The system works by aggregating data from multiple input sources (for instance, core systems, customer interaction platforms, applications, as well as security devices including antivirus filters and firewalls), creating event logs, establishing benchmark norms, and then using a rules-based or a statistical correlation engine identify deviations from these norms (and thus potential malicious activity), upon which it can prompt cyber defence system to act.
SIEM systems have evolved at breakneck pace over the last decade, often stacking user and entity behaviour analytics (UEBA) and security orchestration, automation and response (SOAR) capabilities on top of its incident logging and analysis core.

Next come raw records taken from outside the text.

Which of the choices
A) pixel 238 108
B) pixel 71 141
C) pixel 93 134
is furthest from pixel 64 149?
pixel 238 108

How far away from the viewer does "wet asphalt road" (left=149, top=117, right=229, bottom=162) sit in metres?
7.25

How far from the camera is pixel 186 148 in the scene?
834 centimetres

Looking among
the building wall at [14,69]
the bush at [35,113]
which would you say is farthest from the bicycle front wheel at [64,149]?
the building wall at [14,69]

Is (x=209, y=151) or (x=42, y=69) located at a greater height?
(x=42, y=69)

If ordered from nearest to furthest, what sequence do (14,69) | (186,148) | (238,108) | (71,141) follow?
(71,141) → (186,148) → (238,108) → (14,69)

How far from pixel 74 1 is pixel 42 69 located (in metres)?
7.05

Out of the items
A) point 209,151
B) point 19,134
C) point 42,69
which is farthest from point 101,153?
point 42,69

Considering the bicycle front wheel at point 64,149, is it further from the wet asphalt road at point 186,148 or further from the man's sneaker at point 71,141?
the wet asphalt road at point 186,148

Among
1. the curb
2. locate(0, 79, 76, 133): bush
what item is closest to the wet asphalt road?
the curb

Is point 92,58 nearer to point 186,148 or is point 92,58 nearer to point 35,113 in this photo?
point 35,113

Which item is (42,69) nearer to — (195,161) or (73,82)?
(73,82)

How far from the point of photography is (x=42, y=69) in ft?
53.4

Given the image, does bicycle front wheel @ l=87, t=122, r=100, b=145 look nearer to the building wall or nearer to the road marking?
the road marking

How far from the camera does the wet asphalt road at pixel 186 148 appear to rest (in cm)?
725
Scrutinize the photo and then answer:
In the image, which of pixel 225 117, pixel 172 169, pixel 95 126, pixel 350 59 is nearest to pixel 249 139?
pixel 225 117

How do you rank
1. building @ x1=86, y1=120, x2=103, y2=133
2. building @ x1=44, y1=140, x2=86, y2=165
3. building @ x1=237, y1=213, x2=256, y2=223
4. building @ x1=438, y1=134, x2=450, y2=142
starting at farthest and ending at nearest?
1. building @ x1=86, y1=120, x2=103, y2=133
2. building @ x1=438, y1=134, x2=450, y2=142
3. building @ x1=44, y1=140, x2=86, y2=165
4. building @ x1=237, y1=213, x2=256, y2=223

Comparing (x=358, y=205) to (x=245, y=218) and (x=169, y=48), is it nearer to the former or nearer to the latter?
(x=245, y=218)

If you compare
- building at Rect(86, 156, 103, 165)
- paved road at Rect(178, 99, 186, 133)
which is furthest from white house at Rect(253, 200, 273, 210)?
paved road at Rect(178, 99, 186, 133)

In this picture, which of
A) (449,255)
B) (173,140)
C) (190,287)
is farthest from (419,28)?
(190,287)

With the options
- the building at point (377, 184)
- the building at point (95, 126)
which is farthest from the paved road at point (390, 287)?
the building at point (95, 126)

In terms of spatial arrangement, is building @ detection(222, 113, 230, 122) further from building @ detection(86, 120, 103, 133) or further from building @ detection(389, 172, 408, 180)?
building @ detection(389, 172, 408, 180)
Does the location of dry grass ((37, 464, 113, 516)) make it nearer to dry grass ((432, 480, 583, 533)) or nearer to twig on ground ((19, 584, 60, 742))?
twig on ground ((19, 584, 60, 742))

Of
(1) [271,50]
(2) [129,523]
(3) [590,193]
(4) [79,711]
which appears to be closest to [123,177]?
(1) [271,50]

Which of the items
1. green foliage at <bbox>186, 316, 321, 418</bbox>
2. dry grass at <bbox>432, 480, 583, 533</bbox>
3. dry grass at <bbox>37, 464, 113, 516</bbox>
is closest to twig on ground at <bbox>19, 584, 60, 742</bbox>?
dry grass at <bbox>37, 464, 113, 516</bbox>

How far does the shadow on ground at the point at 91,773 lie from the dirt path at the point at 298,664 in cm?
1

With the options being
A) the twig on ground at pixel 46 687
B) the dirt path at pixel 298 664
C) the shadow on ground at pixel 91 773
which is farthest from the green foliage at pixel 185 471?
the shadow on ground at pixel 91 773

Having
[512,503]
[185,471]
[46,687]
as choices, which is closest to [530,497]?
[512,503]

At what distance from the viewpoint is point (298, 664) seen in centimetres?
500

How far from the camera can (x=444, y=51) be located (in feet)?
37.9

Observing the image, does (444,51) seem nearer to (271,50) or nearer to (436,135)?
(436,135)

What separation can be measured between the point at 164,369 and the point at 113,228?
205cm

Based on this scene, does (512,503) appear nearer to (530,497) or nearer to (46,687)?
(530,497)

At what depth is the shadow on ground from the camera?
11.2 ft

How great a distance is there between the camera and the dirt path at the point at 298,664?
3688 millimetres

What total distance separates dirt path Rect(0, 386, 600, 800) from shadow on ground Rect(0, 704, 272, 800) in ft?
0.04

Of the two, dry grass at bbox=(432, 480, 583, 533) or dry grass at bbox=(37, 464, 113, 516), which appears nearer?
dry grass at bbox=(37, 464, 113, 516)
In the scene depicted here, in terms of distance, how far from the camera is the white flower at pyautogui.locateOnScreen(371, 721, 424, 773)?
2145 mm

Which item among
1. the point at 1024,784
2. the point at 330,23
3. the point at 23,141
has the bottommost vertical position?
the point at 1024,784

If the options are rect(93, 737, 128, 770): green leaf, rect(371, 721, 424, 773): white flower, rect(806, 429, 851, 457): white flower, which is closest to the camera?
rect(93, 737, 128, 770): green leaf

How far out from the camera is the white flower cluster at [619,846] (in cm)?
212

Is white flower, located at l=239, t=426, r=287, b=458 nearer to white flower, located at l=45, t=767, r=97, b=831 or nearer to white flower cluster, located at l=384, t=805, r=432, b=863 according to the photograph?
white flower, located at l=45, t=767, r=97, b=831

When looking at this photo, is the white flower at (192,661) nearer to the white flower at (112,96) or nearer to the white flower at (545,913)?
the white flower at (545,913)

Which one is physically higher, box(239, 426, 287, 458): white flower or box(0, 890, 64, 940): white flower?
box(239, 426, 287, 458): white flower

Developers (often in-house) are continuing to lay on “rich enhancements” to SIEM, Balakrishnan said, including internal and external threat intelligence, analytics, AI, and visualisation and dashboarding overlays, as well as “extended automated response functions”.
Indeed, beyond its original function as a post-incident tracking and investigation tool, SIEMs are often equipped to deliver real-time threat detection, monitoring and, increasingly, even remediation.
However, as a centralised system, SIEM architectures can be fiendishly complex.
For Balakrishnan, this complexity stands as a considerable roadblock to wholesale automation efforts.
To function effectively, SIEMs must ingest data – or, more accurately, quality data – from a vast array of systems across the business, from the most up-to-date customer service platforms to multi-decade-old legacy core systems.
“We’re not talking about two individual platforms talking with one another. SIEMs are essentially based on ‘a hub and spoke’ model.”
For Balakrishnan, attempting to automate each end of this patchwork of systems, while “doable” he says, remains fraught with difficultly.
“End-to-end automation of the playbook is really, really hard, quite simply because not all your systems are ready to support it.”
Moreover, many “straight out of the box” solutions are not necessarily ready or are ill-suited for automation, he said.
“There are some technologies where they don’t have APIs that can support this system-to-system talk; and, even if they have APIs, they may not have all the APIs relevant for such an activity.”
Without adequate data filtering and controls, an automated ingestion process not only becomes unproductive, but also incredibly cost-inefficient.
There is, indeed, little value in forcing SIEMs to ingest a “laundry list of data sources”, much of which is redundant and unrelated to security controls.
“You’re not going to use all those data sources and those datasets are not tied back to your threat models or use cases,” he said.
“At the end of the day, it’s simply not cost-effective. There’s a lot of effort wasted in managing that data source and maintaining it.”
Where automation counts
Balakrishnan advocates an “incremental”, targeted approach to SIEM automation – one that can offer a much higher yield in efficiency and cost over the short-to-medium term.
“People can put a lot of time, effort, and dollars into end-to-end automation. It’s not an impossible task,” he said.
“But if you look at the value and benefit, the best ‘bang for your buck’, it’s those high-volume tasks… that benefit from automation.”
Incident triage, initiated immediately after a threat is detected, is for Balakrishnan a natural home for automation. This, for instance, could include “data enrichment activities” and high-volume, repetitive tasks such as IP mapping and risk profiling, or reverse DNS resolution.
At the other end, simple, proactive threat responses, such as “pulling [suspicious] emails from mailboxes or inputting firewall blocks” are also well suited to an automated response.
Ultimately, while automation appears an inevitable and unstoppable force in cybersecurity, cyber leaders must take a tactical approach, with due deference to systems complexity and ROI.
“Automation is not straightforward and it’s not easy to do it. Rather, you pick your problems and then prioritise what you want to do to get the most value out of it.”